** PROBLEM STATEMENT **
Each entry has to be reproduced in full, exactly as given.

[INFORMATION SUPPLIED Boundary: Start]

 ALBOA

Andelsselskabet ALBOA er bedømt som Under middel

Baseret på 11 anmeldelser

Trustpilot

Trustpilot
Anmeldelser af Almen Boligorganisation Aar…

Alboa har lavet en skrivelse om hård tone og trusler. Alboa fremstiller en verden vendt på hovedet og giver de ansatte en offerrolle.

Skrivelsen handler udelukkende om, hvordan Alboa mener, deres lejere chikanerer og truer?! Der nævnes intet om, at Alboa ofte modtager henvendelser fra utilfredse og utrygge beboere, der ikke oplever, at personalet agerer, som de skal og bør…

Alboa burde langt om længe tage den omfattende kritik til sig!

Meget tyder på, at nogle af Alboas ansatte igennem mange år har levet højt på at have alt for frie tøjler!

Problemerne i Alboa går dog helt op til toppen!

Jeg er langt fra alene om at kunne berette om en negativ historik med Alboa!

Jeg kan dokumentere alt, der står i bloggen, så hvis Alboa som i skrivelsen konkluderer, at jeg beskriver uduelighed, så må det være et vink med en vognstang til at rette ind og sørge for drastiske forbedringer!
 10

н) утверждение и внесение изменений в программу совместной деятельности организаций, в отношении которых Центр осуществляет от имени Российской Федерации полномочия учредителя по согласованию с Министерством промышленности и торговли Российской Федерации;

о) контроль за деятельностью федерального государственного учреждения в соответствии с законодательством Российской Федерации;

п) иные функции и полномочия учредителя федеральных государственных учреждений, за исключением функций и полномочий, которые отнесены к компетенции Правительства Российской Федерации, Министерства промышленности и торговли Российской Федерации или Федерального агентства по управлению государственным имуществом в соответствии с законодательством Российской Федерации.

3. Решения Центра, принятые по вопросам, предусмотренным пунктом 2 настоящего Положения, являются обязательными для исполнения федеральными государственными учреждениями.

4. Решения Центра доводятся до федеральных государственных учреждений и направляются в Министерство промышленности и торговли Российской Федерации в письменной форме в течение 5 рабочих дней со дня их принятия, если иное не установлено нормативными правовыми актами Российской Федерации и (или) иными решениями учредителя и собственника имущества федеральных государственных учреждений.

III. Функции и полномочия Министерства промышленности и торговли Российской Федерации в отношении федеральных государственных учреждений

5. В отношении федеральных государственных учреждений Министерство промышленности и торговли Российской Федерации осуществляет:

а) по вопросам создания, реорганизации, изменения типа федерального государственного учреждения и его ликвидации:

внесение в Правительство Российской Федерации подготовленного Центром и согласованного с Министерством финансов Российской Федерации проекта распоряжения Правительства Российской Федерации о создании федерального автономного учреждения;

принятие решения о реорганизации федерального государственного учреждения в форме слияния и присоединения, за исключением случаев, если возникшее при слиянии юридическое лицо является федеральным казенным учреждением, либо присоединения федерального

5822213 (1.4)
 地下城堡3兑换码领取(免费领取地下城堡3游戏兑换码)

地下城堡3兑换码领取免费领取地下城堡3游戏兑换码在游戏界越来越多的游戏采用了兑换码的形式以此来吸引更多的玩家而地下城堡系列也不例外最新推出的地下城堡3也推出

[INFORMATION SUPPLIED Boundary: End]

** SOLUTION FOR THIS TASK **
 ALBOA

Andelsselskabet ALBOA er bedømt som Under middel

Baseret på 11 anmeldelser

Trustpilot

Trustpilot
Anmeldelser af Almen Boligorganisation Aar…

Alboa har lavet en skrivelse om hård tone og trusler. Alboa fremstiller en verden vendt på hovedet og giver de ansatte en offerrolle.

Skrivelsen handler udelukkende om, hvordan Alboa mener, deres lejere chikanerer og truer?! Der nævnes intet om, at Alboa ofte modtager henvendelser fra utilfredse og utrygge beboere, der ikke oplever, at personalet agerer, som de skal og bør…

Alboa burde langt om længe tage den omfattende kritik til sig!

Meget tyder på, at nogle af Alboas ansatte igennem mange år har levet højt på at have alt for frie tøjler!

Problemerne i Alboa går dog helt op til toppen!

Jeg er langt fra alene om at kunne berette om en negativ historik med Alboa!

Jeg kan dokumentere alt, der står i bloggen, så hvis Alboa som i skrivelsen konkluderer, at jeg beskriver uduelighed, så må det være et vink med en vognstang til at rette ind og sørge for drastiske forbedringer!
 10

н) утверждение и внесение изменений в программу совместной деятельности организаций, в отношении которых Центр осуществляет от имени Российской Федерации полномочия учредителя по согласованию с Министерством промышленности и торговли Российской Федерации;

о) контроль за деятельностью федерального государственного учреждения в соответствии с законодательством Российской Федерации;

п) иные функции и полномочия учредителя федеральных государственных учреждений, за исключением функций и полномочий, которые отнесены к компетенции Правительства Российской Федерации, Министерства промышленности и торговли Российской Федерации или Федерального агентства по управлению государственным имуществом в соответствии с законодательством Российской Федерации.

3. Решения Центра, принятые по вопросам, предусмотренным пунктом 2 настоящего Положения, являются обязательными для исполнения федеральными государственными учреждениями.

4. Решения Центра доводятся до федеральных государственных учреждений и направляются в Министерство промышленности и торговли Российской Федерации в письменной форме в течение 5 рабочих дней со дня их принятия, если иное не установлено нормативными правовыми актами Российской Федерации и (или) иными решениями учредителя и собственника имущества федеральных государственных учреждений.

III. Функции и полномочия Министерства промышленности и торговли Российской Федерации в отношении федеральных государственных учреждений

5. В отношении федеральных государственных учреждений Министерство промышленности и торговли Российской Федерации осуществляет:

а) по вопросам создания, реорганизации, изменения типа федерального государственного учреждения и его ликвидации:

внесение в Правительство Российской Федерации подготовленного Центром и согласованного с Министерством финансов Российской Федерации проекта распоряжения Правительства Российской Федерации о создании федерального автономного учреждения;

принятие решения о реорганизации федерального государственного учреждения в форме слияния и присоединения, за исключением случаев, если возникшее при слиянии юридическое лицо является федеральным казенным учреждением, либо присоединения федерального

5822213 (1.4)
 地下城堡3兑换码领取(免费领取地下城堡3游戏兑换码)

地下城堡3兑换码领取免费领取地下城堡3游戏兑换码在游戏界越来越多的游戏采用了兑换码的形式以此来吸引更多的玩家而地下城堡系列也不例外最新推出的地下城堡3也推出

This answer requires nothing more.